### PASSAGE GIVEN
BEGIN
The protester is believed to be Trenton Oldfield, an activist who claimed the incident was a deliberate “act of civil disobedience”. A blog post titled “Elitism leads to tyranny” emerged within hours of the race, attributed to Oldfield. In the post, Oldfield said: “I am swimming into the boats in the hope I can stop them from completing the race.” According to reports, Oldfield, from Whitechapel, London, was privately educated and graduated from the London School of Economics in 2008 with an MSc in contemporary urbanism. He is also a fellow of the Royal Society of Arts. The swimmer made his appearance as the original race neared its conclusion. The Oxford crew was marginally in front when the order went out to stop. Oars narrowly missed the head of Oldfield, who was taken from the water and arrested by police on suspicion of a public order offence.
END
### GIVEN ENTRIES
BEGIN
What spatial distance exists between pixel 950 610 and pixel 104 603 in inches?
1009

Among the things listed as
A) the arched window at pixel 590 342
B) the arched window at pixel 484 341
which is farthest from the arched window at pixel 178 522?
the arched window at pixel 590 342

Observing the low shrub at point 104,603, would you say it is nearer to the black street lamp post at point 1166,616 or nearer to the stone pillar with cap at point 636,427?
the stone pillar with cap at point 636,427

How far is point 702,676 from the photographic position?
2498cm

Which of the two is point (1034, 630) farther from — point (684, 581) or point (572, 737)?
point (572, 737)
END
BEGIN
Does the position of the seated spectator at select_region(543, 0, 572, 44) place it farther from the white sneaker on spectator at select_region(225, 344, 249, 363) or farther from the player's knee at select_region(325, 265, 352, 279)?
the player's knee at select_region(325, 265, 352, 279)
END
### REQUIRED TASK 1
List every phrase or sentence that the passage about the race protest places in quotation marks.
### REQUIRED TASK 2
Resume the passage about the swimmer who interrupted the race, picking up after its final sentence.
The records have nothing to do with the passage about the protester at the race.

### EXPECTED ANSWER 1
- "act of civil disobedience"
- "Elitism leads to tyranny"
- "I am swimming into the boats in the hope I can stop them from completing the race."

### EXPECTED ANSWER 2
The swimmer was spotted by Olympic rowing champion Matthew Pinsent, the reserve umpire, who immediately attracted the attention of the principal umpire, who shouted for the teams to stop.
As the two boats approached him, the protester ducked his head under the water then resurfaced with a big smile and was picked up by a police boat. Once on dry land, he was led away, wrapped in a red blanket, while the crowds jeered.
John Garrett, the race umpire, said: “It was totally unbelievable. We are grateful to Matthew for spotting the swimmer. We thought it was some debris, then we realised it was a swimmer. I wasn’t sure if he was going to get out of the way in time, so I just had to stop the race.”
Sergeant Chris Tranter, of the Metropolitan Police, said the crews “almost took his head off”.
After a break of 31 minutes, the race was restarted from the halfway point at Hammersmith Bridge but one of Oxford’s rowers, Hanno Weinhausen, lost half an oar after the crews clashed. That allowed Cambridge to cruise to victory over opponents effectively one man down.